▶ _WRITTEN INSTRUCTION_: Write out every line of the data below, keeping each one unchanged.

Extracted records
################

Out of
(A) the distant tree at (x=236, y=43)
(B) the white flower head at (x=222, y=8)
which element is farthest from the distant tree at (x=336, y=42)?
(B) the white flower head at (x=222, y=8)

################

▶ _REPLY TO THE EXERCISE_:
Out of
(A) the distant tree at (x=236, y=43)
(B) the white flower head at (x=222, y=8)
which element is farthest from the distant tree at (x=336, y=42)?
(B) the white flower head at (x=222, y=8)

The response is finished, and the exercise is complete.